If you would like to include a file inside an included file, the parent file must use include-nested instead of include.

In the parent file:

{::include-nested ./section/child.md}

{{}} syntax (links)

In markdown, an internal reference with an empty link text should have the form [](#RFC7252). Interestingly, this syntax (empty link text) has historically not been supported by kramdown, but that bas been changed with the upstream kramdown release 1.10. In any case, tool support may be limited for empty link text (e.g., the link might simply be invisible).

So the following syntax for an internal reference with empty link text was invented (note that the # is implied unless ref is a full URI [1.0.29]):

  • {{ref}} for an internal reference, regardless of biblio, section, figure, table.
  • {{?ref}} for a biblio reference that automatically generates the entry as informative
  • {{!ref}} for a biblio reference that automatically generates the entry as normative

Where ref is not valid syntax for an XML ID, it is prefixed by an underscore.

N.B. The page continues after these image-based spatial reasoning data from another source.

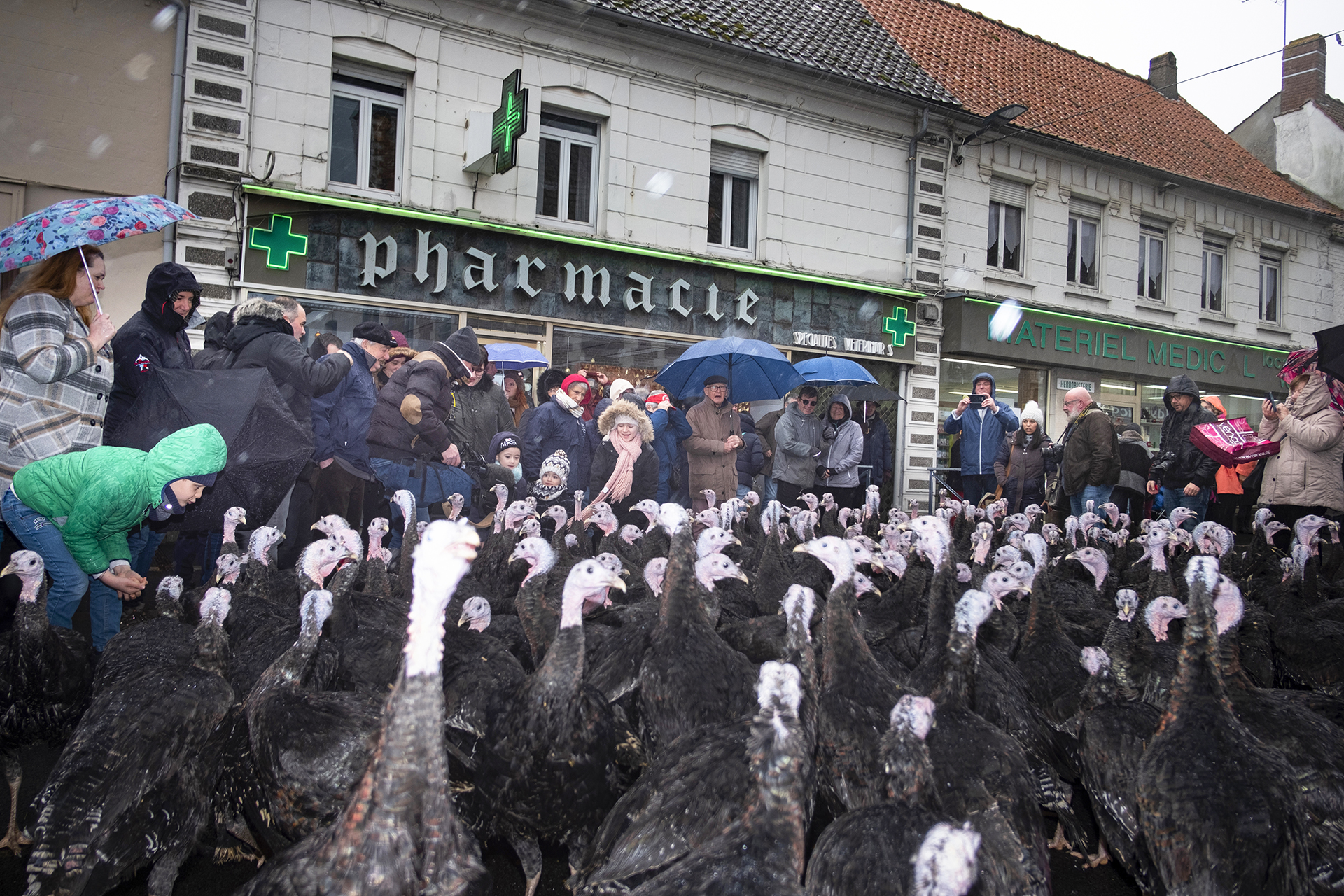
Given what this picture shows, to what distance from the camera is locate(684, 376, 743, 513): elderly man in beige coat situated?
30.0 feet

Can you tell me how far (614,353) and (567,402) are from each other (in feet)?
16.0

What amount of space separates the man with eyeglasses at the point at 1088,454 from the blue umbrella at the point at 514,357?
20.5ft

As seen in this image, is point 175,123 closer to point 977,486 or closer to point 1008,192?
point 977,486

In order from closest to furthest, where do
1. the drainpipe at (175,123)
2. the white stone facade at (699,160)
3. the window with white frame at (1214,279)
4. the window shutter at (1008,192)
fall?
the drainpipe at (175,123)
the white stone facade at (699,160)
the window shutter at (1008,192)
the window with white frame at (1214,279)

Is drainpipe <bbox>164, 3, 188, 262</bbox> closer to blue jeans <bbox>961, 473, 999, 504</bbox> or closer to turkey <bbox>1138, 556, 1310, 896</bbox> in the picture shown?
blue jeans <bbox>961, 473, 999, 504</bbox>

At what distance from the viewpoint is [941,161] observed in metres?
15.5

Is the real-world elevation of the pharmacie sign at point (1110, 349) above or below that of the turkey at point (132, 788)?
above

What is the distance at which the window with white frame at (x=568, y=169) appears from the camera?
41.2 ft

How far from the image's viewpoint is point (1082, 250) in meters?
17.4

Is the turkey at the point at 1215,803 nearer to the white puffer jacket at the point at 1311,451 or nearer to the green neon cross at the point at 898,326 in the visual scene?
the white puffer jacket at the point at 1311,451

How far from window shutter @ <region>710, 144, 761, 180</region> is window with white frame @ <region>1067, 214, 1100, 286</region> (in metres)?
6.94

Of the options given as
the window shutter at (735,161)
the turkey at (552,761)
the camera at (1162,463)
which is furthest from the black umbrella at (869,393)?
the turkey at (552,761)

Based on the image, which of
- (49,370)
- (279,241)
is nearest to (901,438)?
(279,241)

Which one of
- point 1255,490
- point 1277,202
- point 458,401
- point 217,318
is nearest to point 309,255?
point 458,401
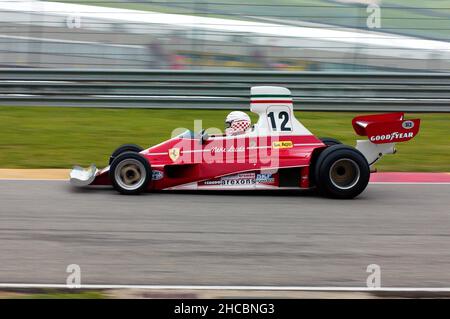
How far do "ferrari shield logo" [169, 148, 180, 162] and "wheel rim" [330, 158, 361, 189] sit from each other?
1696mm

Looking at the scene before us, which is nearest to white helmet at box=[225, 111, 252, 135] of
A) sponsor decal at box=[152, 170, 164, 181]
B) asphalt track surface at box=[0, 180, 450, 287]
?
asphalt track surface at box=[0, 180, 450, 287]

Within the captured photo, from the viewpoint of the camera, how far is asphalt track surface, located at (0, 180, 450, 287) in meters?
6.32

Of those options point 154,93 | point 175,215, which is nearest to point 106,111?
point 154,93

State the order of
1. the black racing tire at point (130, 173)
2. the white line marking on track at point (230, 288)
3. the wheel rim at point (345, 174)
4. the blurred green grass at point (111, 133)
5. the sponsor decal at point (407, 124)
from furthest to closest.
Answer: the blurred green grass at point (111, 133) → the sponsor decal at point (407, 124) → the wheel rim at point (345, 174) → the black racing tire at point (130, 173) → the white line marking on track at point (230, 288)

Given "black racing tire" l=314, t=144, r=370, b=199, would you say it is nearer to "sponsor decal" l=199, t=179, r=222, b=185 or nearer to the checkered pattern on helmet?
the checkered pattern on helmet

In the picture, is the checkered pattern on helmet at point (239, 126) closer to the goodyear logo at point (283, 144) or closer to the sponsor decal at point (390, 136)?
the goodyear logo at point (283, 144)

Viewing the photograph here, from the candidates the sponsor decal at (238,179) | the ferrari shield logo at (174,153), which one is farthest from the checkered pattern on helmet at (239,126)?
the ferrari shield logo at (174,153)

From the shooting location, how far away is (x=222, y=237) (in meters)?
7.39

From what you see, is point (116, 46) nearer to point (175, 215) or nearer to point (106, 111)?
point (106, 111)

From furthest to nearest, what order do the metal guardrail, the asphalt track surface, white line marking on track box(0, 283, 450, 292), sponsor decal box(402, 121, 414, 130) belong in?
the metal guardrail → sponsor decal box(402, 121, 414, 130) → the asphalt track surface → white line marking on track box(0, 283, 450, 292)

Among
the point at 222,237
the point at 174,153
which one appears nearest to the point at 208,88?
the point at 174,153

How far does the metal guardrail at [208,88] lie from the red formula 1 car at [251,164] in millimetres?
5314

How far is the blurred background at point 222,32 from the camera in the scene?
14742 mm

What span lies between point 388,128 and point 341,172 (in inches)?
31.6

To support referenced drafts evolving into RFCs without having to touch the entire document, they can be given a kramdown-internal symbolic name in the YAML, which is then referenced as {{-name}}. (1.0.29 adds support for adding alias names to other biblio references.)

An internal reference is normally rendered by xml2rfc with the word Section/Appendix/Figure/Table and the section/item number (format=default). There are shortcuts for setting the format to other values:

  • {{<target}} for <xref target="target" format="counter"/>, i.e., section number only. This is useful in combinations such as ...discussed in Sections {{<intro}} and {{<extro}}....
  • {{<<target}} for <xref target="target" format="title”/>, i.e., the title of the referenced section. This can be used if adding the section title to the reference is helpful, e.g., ... discussed in {{extro}}, {{<<extro}}., or of course on its own.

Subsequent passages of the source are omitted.